TASK DIRECTIONS
Count the lines in the data below that contain the word "should". Reply with only that number.

--- start STORED DATA ---

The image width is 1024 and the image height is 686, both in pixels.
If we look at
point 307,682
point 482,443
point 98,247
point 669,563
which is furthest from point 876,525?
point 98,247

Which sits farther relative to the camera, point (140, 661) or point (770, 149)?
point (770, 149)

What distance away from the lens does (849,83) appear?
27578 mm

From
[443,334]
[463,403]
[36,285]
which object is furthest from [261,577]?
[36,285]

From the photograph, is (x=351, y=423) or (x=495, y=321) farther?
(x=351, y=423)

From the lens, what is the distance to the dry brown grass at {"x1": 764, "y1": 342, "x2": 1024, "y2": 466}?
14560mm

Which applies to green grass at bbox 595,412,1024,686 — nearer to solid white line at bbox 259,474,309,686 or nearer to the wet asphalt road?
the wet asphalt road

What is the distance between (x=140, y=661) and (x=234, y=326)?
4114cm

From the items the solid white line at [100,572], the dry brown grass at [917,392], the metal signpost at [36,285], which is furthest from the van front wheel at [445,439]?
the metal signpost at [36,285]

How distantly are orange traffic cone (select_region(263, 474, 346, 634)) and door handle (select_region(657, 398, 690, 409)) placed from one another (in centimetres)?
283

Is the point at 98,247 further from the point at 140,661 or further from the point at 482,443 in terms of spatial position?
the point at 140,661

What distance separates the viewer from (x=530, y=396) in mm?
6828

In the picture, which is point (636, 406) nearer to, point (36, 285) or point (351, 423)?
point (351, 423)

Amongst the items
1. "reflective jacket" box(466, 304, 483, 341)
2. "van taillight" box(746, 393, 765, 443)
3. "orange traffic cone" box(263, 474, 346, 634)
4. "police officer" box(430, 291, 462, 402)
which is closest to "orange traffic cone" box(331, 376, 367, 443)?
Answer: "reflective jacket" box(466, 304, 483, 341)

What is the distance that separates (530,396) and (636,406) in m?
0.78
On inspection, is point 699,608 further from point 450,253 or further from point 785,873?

--- end STORED DATA ---
--- start STORED DATA ---

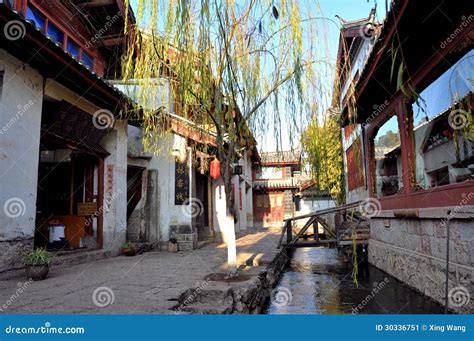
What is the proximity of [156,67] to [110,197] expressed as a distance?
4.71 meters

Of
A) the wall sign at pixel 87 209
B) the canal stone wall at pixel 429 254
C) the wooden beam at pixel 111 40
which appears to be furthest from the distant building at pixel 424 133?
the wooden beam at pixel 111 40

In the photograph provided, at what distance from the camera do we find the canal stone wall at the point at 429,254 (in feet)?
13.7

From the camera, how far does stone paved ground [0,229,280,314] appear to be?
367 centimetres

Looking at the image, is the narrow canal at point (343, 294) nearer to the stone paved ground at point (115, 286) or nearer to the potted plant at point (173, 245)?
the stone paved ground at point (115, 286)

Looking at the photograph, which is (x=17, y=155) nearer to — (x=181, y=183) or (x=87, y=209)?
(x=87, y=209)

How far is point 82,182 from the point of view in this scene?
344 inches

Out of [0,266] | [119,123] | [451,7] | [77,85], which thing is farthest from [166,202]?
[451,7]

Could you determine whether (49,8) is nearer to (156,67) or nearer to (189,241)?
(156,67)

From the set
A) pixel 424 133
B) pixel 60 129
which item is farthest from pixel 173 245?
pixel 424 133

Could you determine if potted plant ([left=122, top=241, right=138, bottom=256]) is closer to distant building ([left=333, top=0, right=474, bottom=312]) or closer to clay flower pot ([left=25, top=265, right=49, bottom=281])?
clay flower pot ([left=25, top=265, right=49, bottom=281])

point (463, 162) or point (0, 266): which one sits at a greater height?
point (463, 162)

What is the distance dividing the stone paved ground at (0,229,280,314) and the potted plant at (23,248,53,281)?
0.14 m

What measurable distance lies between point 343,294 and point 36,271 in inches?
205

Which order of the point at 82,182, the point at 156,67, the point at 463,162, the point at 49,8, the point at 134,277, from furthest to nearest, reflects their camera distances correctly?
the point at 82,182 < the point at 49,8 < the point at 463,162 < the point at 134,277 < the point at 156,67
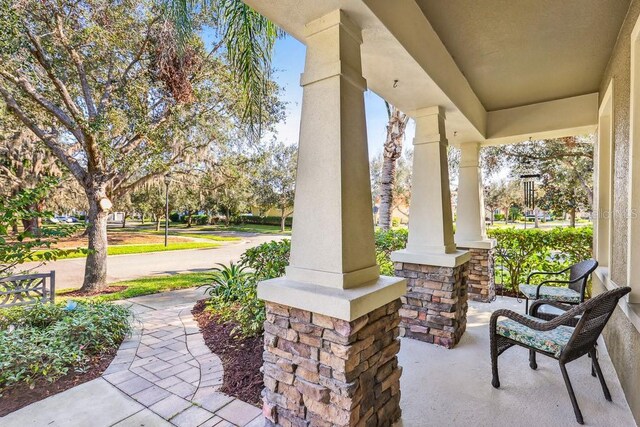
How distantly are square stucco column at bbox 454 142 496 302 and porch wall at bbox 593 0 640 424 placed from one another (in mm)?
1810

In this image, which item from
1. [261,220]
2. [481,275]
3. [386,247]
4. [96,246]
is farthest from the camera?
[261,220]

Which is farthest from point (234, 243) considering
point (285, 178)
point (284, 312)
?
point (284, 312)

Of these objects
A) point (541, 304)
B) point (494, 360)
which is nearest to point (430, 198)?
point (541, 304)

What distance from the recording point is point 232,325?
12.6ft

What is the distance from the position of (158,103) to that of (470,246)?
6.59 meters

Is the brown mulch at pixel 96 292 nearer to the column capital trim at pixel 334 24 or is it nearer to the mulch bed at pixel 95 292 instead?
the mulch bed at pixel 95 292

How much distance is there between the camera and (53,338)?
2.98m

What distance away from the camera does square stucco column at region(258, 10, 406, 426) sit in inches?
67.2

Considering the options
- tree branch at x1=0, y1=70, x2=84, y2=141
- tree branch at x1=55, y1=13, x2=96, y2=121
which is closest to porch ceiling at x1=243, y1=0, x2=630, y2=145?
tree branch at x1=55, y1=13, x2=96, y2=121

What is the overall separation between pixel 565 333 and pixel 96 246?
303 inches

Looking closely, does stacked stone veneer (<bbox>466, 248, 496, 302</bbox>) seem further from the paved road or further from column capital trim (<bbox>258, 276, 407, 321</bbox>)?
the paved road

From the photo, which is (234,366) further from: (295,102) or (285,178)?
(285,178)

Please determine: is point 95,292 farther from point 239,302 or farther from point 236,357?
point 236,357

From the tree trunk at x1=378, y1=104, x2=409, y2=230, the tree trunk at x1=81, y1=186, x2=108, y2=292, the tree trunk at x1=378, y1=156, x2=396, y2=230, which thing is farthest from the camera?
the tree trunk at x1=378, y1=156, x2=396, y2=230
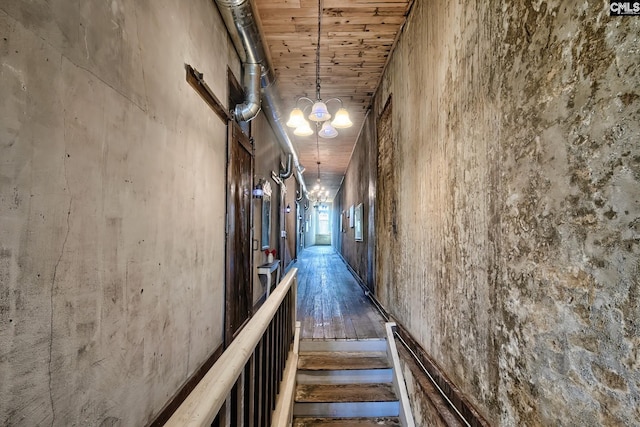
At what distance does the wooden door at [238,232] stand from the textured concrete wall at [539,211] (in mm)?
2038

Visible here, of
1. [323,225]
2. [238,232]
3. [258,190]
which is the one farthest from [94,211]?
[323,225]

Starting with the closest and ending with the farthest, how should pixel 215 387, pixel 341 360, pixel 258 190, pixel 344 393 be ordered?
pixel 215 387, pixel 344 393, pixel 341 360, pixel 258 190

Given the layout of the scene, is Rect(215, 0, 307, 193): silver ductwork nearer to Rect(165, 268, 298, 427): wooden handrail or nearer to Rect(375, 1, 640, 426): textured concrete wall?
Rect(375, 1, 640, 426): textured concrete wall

--- end STORED DATA ---
--- start STORED DATA ---

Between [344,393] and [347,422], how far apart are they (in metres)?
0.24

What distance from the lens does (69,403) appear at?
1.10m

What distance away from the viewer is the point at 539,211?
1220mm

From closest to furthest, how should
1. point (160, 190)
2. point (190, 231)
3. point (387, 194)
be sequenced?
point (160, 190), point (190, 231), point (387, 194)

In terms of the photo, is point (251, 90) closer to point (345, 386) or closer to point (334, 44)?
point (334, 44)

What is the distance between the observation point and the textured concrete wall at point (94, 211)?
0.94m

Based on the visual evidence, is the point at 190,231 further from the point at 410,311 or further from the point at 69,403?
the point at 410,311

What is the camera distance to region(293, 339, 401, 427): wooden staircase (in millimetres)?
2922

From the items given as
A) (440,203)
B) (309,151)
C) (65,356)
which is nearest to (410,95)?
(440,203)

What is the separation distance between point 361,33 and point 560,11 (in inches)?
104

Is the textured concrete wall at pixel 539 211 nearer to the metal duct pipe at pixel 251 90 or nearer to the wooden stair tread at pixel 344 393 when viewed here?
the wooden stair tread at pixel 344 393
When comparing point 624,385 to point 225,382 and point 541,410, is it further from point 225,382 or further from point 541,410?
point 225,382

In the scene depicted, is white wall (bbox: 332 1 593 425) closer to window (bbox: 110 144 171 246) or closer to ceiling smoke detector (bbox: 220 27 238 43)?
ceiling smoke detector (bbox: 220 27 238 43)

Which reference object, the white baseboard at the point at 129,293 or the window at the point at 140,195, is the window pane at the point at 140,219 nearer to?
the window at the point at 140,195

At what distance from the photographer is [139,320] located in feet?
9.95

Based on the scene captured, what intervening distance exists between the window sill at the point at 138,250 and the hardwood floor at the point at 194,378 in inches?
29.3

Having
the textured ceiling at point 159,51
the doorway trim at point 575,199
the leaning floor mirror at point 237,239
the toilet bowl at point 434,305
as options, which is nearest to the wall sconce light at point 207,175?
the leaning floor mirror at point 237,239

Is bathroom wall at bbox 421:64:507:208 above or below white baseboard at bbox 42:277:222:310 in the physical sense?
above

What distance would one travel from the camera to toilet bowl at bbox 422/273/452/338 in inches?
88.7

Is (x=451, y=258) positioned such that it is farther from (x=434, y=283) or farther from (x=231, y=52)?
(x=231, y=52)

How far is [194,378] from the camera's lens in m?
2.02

--- end STORED DATA ---

WRITTEN SOLUTION
2